Provided passage →
See the comparisons contrasting traditional outreach and Withreach

Not making Christmas
children-centered enough

-----There are four primary themes of Christmas: Kids. Kids. Kids. Kids. That is...

One, the children all around us (in our neighborhoods and in our church, happy kids and hurting kids).
Two, the child heart of our Christmas past (good memories and bad, and the unfulfilled dreams to which they are tied)
Three, The Child that was "born unto us" and all that that means for us.
Four, the child heart of faith, the citizen-child of the Kingdom.
-----So much of Christmas is about children, a fact which may hold within it an essential truth. We say we want people to experience God, yet we may at times withhold the God-qualities of joy, freedom, spontaneity, honesty, and uninhibited spiritual energy best expressed by children. Even at Christmas, if we are not careful children can be more like window dressing, moments of kid stuff dominated by hours of adult stuff.

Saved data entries
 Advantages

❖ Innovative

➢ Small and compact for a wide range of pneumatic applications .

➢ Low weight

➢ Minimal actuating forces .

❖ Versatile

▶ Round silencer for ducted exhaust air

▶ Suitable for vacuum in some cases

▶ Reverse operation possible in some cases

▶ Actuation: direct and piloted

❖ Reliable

* * *

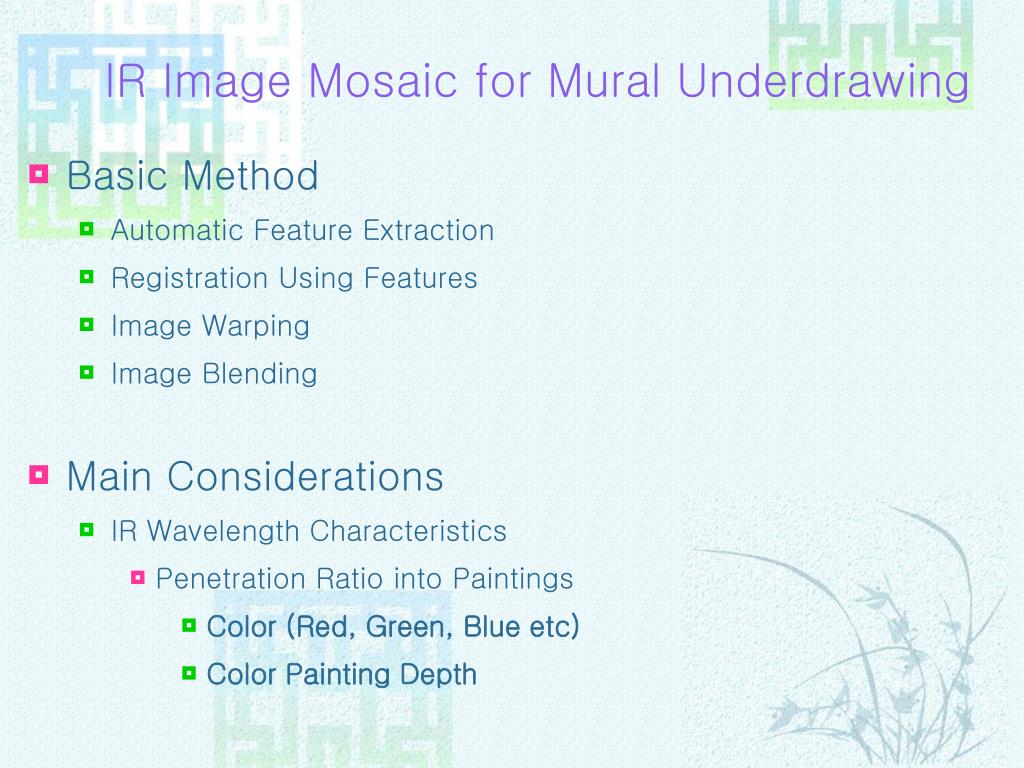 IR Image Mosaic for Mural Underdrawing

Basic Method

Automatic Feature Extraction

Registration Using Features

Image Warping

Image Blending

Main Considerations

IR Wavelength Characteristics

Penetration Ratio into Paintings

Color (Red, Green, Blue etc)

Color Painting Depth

To do →
a: Reproduce the stretch of the passage on Christmas and children from "Two, the child" through "of adult stuff.".
b: Translate this sentence from the passage on Christmas and children into Spanish: "So much of Christmas is about children, a fact which may hold within it an essential truth."
c: Pick up the passage on Christmas and children after its final sentence and keep writing it.

Per-task answers →
a:
Two, the child heart of our Christmas past (good memories and bad, and the unfulfilled dreams to which they are tied)
Three, The Child that was "born unto us" and all that that means for us.
Four, the child heart of faith, the citizen-child of the Kingdom.
-----So much of Christmas is about children, a fact which may hold within it an essential truth. We say we want people to experience God, yet we may at times withhold the God-qualities of joy, freedom, spontaneity, honesty, and uninhibited spiritual energy best expressed by children. Even at Christmas, if we are not careful children can be more like window dressing, moments of kid stuff dominated by hours of adult stuff.

b: Gran parte de la Navidad gira en torno a los niños, un hecho que puede encerrar una verdad esencial.

c:
-----Making Christmas sufficiently children-centered requires creative intentionality. One large downtown church has a 35-minute Christmas Eve service (the only Christmas Eve activity at the church). It is planned by, mostly led by, and entirely centered around children. It's an annual tradition, and always packed - with children and with their adults. It is scheduled early, at 5:30 PM, so family Christmas Eve events can follow. There is no sermon, choir, or praise band. The pastor opens the gathering by inviting parents to relax, and allow the children the freedom to be themselves. Small children stand on the pews to see, giggles and laughter burst out spontaneously, the manger scene pageant never quite goes right, the hymns are children's carols, and people (adults especially) say it is the best church service of the year. It represents Christmas, and a celebration of joy and life, and community in a real way.
----- Research reveals that the unchurched long to experience life and the feeling of being alive. But most tend to view the Church as dull and lifeless. Is it possible that our best, and most overlooked city-reaching assets, are children? Think of the many ways children could participate in other creative bridges to the community. Consider all the possibilities!
-----And for that matter, maybe we should ask children how they would want to do Christmas at church? In fact, if you were given permission to dream, what would you really rather do for Christmas? Most likely it would be the kind of thing that would be highly appealing to the unchurched as well, and create that WOW effect we talked about.just the thing that would put you on the path to becoming truly remarkable!

Mistake #10
Communicating a heart-less message.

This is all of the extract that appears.